Records to process:
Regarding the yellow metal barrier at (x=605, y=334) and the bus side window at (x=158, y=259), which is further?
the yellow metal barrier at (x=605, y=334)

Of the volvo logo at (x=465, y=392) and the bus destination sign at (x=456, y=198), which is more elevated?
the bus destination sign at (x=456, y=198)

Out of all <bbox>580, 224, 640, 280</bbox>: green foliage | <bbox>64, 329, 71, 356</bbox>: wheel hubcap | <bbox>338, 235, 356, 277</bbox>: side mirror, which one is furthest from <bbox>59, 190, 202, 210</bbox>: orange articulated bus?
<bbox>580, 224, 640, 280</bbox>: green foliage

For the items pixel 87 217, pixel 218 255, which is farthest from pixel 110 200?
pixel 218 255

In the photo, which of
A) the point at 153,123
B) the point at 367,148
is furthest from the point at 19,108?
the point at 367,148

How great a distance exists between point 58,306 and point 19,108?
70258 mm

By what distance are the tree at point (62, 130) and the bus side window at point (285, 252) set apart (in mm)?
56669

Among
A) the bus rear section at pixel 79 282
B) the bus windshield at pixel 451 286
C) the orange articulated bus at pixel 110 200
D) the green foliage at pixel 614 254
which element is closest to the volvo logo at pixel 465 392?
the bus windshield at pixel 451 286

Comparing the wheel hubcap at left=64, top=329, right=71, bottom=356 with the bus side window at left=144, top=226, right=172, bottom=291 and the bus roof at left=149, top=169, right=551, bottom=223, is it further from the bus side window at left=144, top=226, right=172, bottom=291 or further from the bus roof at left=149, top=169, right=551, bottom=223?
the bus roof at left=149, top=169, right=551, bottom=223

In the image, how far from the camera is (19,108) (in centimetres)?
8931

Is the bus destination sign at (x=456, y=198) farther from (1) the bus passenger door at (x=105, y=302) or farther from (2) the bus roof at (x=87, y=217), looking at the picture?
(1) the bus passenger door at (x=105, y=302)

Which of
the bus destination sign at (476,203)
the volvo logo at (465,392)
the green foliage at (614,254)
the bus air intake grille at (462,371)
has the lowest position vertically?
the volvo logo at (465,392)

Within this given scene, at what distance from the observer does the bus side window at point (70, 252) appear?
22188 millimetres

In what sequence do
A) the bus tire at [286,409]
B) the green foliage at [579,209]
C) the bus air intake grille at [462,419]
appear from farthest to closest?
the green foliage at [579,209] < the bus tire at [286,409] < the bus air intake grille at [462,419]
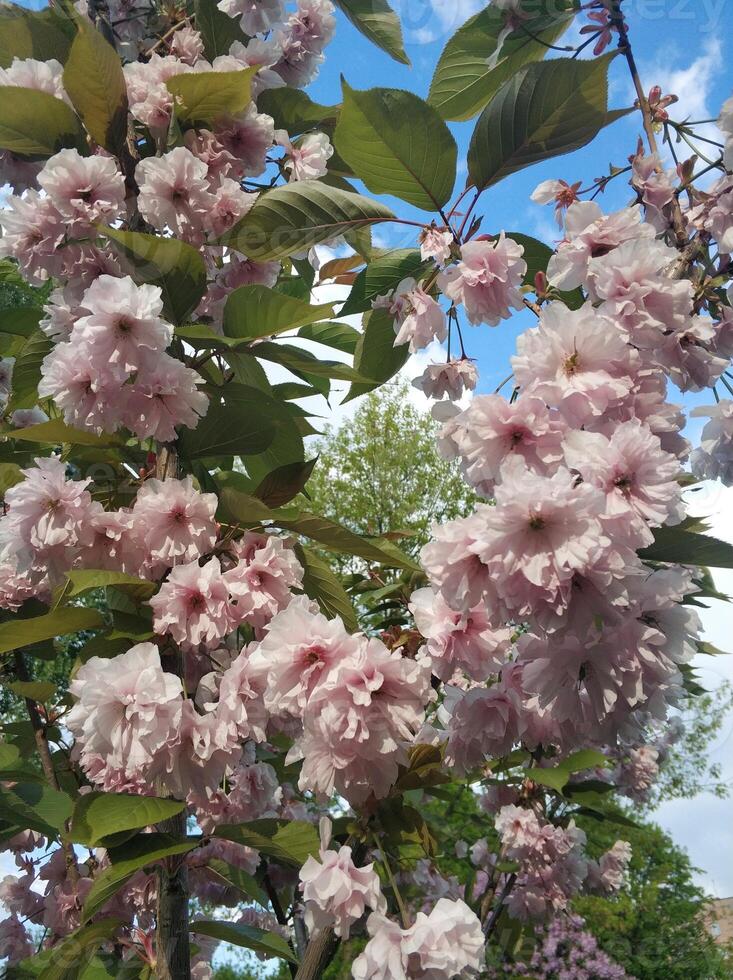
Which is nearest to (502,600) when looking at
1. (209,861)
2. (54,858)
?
(209,861)

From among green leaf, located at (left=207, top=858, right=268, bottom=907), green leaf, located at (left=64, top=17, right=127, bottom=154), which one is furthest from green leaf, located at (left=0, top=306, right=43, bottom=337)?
green leaf, located at (left=207, top=858, right=268, bottom=907)

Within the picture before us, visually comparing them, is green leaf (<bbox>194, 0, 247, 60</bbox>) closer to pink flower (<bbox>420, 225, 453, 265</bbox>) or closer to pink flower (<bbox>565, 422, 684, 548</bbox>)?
pink flower (<bbox>420, 225, 453, 265</bbox>)

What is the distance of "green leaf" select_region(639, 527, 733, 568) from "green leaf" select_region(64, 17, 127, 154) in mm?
1257

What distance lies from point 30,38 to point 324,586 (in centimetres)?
133

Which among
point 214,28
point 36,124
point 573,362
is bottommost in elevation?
point 573,362

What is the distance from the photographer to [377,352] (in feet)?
5.38

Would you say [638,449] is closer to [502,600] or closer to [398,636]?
[502,600]

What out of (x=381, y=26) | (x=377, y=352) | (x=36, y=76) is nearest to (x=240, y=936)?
(x=377, y=352)

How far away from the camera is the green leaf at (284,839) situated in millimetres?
1411

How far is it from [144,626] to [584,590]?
0.85 m

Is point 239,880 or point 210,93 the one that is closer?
point 210,93

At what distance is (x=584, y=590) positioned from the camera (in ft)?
2.98

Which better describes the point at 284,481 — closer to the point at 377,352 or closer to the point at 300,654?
the point at 377,352

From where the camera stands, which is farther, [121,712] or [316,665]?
[121,712]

Exercise: Quote, without any change, each line from the one that contains "What distance lies" through the end of the material.

Answer:
What distance lies from point 30,38 to point 324,586 (in centimetres)?
133

Which among
point 214,28
point 36,124
point 573,362
is bottommost in elevation?
point 573,362

What is the distance from the photographer to [377,352] (in feet)?
5.38

Would you say [638,449] is closer to [502,600] or closer to [398,636]?
[502,600]

What out of (x=381, y=26) | (x=377, y=352) | (x=36, y=76) is nearest to (x=240, y=936)?
(x=377, y=352)

How far away from the camera is the green leaf at (284,839) situated in millimetres?
1411

How far is it from [144,626] to [584,590]?
0.85 m

Is point 239,880 or point 210,93 the one that is closer?
point 210,93

At what distance is (x=584, y=590) positioned from the camera (in ft)?
2.98

Which better describes the point at 284,481 — closer to the point at 377,352 or closer to the point at 300,654?
the point at 377,352

From where the camera stands, which is farther, [121,712] or [316,665]?
[121,712]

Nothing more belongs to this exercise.